Больной пошевелился на постели.

– Уж больно жжет горчичник, прикажите снять, ваше благородие!

Вскоре опять началась рвота. Больной слабел, глаза его тускнели, судороги чаще сводили ноги и руки, но пульс все время был прекрасный. Мы втроем растирали Черкасова. Соседка ушла. Аксинья сидела в углу и с тупым вниманием глядела на нас.

Светало. Я сполоснул руки сулемою и вышел наружу покурить. На улице было безлюдно; в березах соседнего сада чирикали воробьи. Аксинья тоже вышла.

– Вот что, голубушка, – сказал я, – вы всю эту посуду, из которой пил больной, отставьте в сторонку и не пейте из нее сами, а то заразитесь. И одеяло, и пальто, которым он покрыт, отложите. Нужно будет все это в горячей воде прокипятить.

– Нам что ж? Кипятите.

Аксинья помолчала.

– Ему весть была дана, – проговорила она, глядя вдаль.

– Какая весть?

– Утром вчера шел через мост, его ласточка крылом задела. Пришел к обеду, сказывал.

– Ну, пустяки! Какая там весть! Бог даст, выздоровеет.

Я воротился в комнату. Больной затих и лежал спокойно, закрыв глаза и держа в руках горячую бутылку; иногда только судороги схватывали его ноги и лицо болезненно перекашивалось.

Бледное утро смотрело в окна. Фельдшер, понурив голову, дремал на табуретке; больной, укутанный тремя одеялами, также задремал. Стало тихо. В низкой комнате было темно и душно, несмотря на открытые окна; керосинка тускло освещала грязную, промасленную поверхность стола и выступ печи; пахло тараканами и керосином. Я сидел на постели Черкасова и под одеялом водил горячею бутылкою по его ногам. В люльке лежал под кучею красных тряпок грязный, бледный ребенок, с огромными ушами. Он не спал; подняв безволосые брови, он молча и пристально смотрел на меня, изредка двигая по одеялу худыми, как спички, ручонками. Я тоже смотрел на него… Для чего любовь этих двух сильных, красивых людей, дающая в результате таких жалких, рахитических уродцев? И для чего вообще они трудятся, поддерживает их в их тяжелой работе? Неужели забота об этом смрадном угле?

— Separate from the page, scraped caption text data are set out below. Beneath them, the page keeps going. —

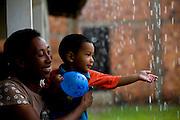 Sao Luis_MA, Brasil...Comunidade Vila Olimpica. Na foto projeto Competencias Familiares...The Vila Olimpica community. In this photos Competencias Familiares project...Foto: LEO DRUMOND / NITRO
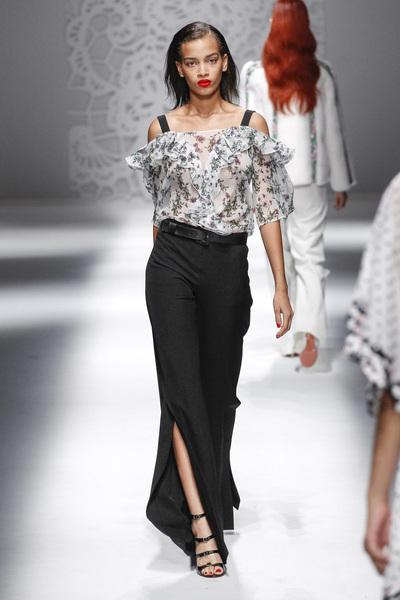 Blumarine Spring 2018 Ready-to-Wear - Look #15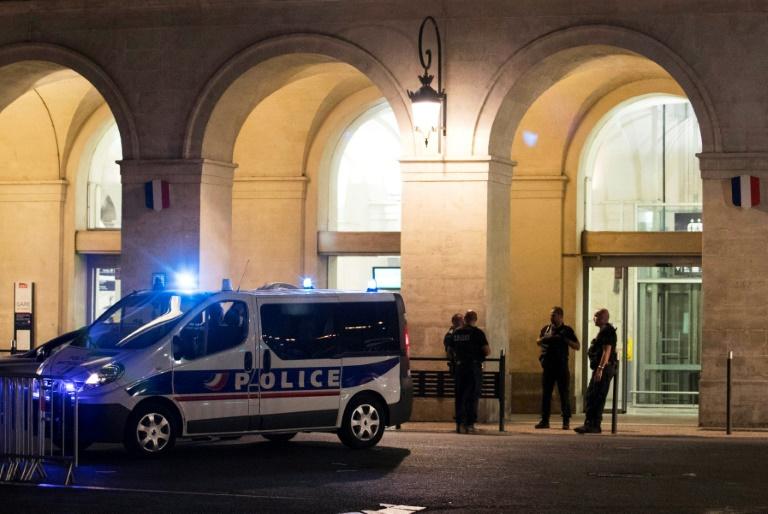 Dos heridos por la embestida de un coche contra peatones en Francia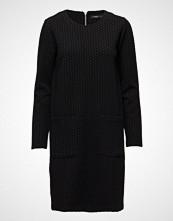 Nanso Ladies Dress, Hyrrä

Черкасов начал тихонько всхрапывать. Я велел фельдшеру полить сулемою пол, а сам с Аксиньей и Павлом вышел из комнаты, чтобы дезинфицировать отхожее место. Увы! Его не оказалось, и пришлось полить чуть не весь дворик.

Когда мы воротились, больной по-прежнему тихо спал. Фельдшер, сидя на табуретке, в сонливой задумчивости смотрел в одну точку и клевал носом. Я отпустил его с Павлом домой и остался один. Аксинья прикорнула на сундуке и тоже задремала. Я еще с час просидел на завалинке, куря и любуясь восходом солнца. Черкасов крепко спал. Он был вне опасности. Дезинфекцию приходилось отложить, чтобы дать больному выспаться. Я разбудил Аксинью, еще раз повторил ей, чтоб посуду, белье, одежду она не трогала до нашего прихода, и отправился домой.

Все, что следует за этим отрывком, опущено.